Given request 1:
In the workers' compensation excerpt, what estimate of permanent disability did Dr. Beling's report give?
Given request 2:
Transcribe the stretch of the workers' compensation excerpt from "For the respondent" through "a compensable accident.".

Selection:

begin

For the respondent the report of Dr. Beling was offered in evidence in lieu of his testimony indicating an estimate of permanent disability of 5% of partial total disability.

At the conclusion of the case respondent's attorney then made a motion for dismissal on the grounds that petitioner failed to prove a compensable accident.

The important question here at issue, apart from the controversy as to the extent of permanent disability, was whether or not the petitioner had sustained an accident arising out of and in the course of his employment. More specifically the important question is whether or not the petitioner was in the course of his employment at the time of the accident.

Admittedly the petitioner sustained an accident on the private grounds of his employer within a short time or approximately one-half hour of his commencement of work after he had left a Public Service bus which was using the private grounds of the respondent for the purpose of loading and unloading passengers. The bus terminal was permitted by the respondent primarily for the convenience of its employees. From the bus terminal the petitioner was proceeding in the direction of another main gate on the private grounds of the employer to go to his place of actual work.

end

Supplied material:
begin

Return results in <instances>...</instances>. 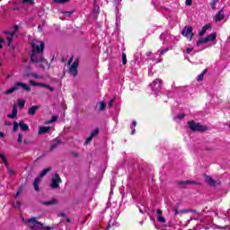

end

Written answer 1:
It estimated permanent disability at 5% of partial total disability.

Written answer 2:
For the respondent the report of Dr. Beling was offered in evidence in lieu of his testimony indicating an estimate of permanent disability of 5% of partial total disability.

At the conclusion of the case respondent's attorney then made a motion for dismissal on the grounds that petitioner failed to prove a compensable accident.